SELECTED EXTRACT:
-*-*-

Compensation Policy for Executive Officers and Directors
(As Adopted by the Shareholders on November 21, 2024December 27, 2021)
A. Overview and Objectives
1. Introduction
This document sets forth the Compensation Policy for Executive Officers and Directors (this “Compensation Policy” or “Policy”) of Scinai Immunotherapeutics Ltd. (“Scinai” or the “Company”), in accordance with the requirements of the Companies Law, 5759-1999 (the “Companies Law”).
Compensation is a key component of Scinai’s overall human capital strategy to attract, retain, reward, and motivate highly skilled individuals that will enhance Scinai’s value and otherwise assist Scinai to reach its business and financial long-term goals. Accordingly, the structure of this Policy is established to tie the compensation of each officer to Scinai’s goals and performance.
For purposes of this Policy, “Executive Officers” shall mean “Office Holders” as such term is defined in Section 1 of the Companies Law, excluding, unless otherwise expressly indicated herein, Scinai’s directors.
This policy is subject to applicable law and is not intended and should not be interpreted as limiting or derogating from, provisions of applicable law to the extent not permitted.
This Policy shall apply to compensation agreements and arrangements which will be approved after the date on which this Policy is adopted and shall serve as Scinai’s Compensation Policy for three (3) years, commencing as of its adoption, unless amended earlier.
The Compensation Committee and the Board of Directors of Scinai (the “Compensation Committee” and the “Board”, respectively) shall review and reassess the adequacy of this Policy from time to time, as required by the Companies Law.

-*-*-

AVAILABLE DATA:

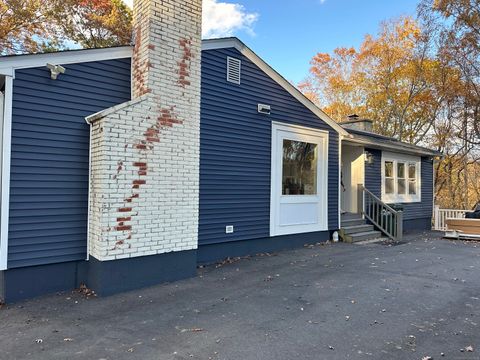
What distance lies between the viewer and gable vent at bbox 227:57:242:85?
7.07 meters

-*-*-

Extend the executive and director compensation policy with new text that picks up right after its final sentence, about the Compensation Committee and the Board reviewing the Policy. The lines above play no part in what comes next.

OUTPUT BELOW:
2. Objectives
Scinai’s objectives and goals in setting this Policy are to attract, motivate and retain highly experienced leaders who will contribute to Scinai’s success and enhance shareholder value, while demonstrating professionalism in a highly achievement-oriented culture that is based on merit and rewards excellent performance in the long term, and embedding Scinai’s core values as part of a motivated behavior. To that end, this Policy is designed, among others:
2.1. To closely align the interests of the Executive Officers with those of Scinai’s shareholders in order to enhance shareholder value;
2.2. To align a significant portion of the Executive Officers’ compensation with Scinai’s short and long-term goals and performance;
2.3. To provide the Executive Officers with a structured compensation package, including competitive salaries, performance-motivating cash and equity incentive programs and benefits, and to be able to present to each Executive Officer an opportunity to advance in a growing organization;
2.4. To strengthen the retention and the motivation of Executive Officers in the long term;
2.5. To provide appropriate awards in order to incentivize superior individual excellency and corporate performance; and
2.6. To maintain consistency in the way Executive Officers are compensated.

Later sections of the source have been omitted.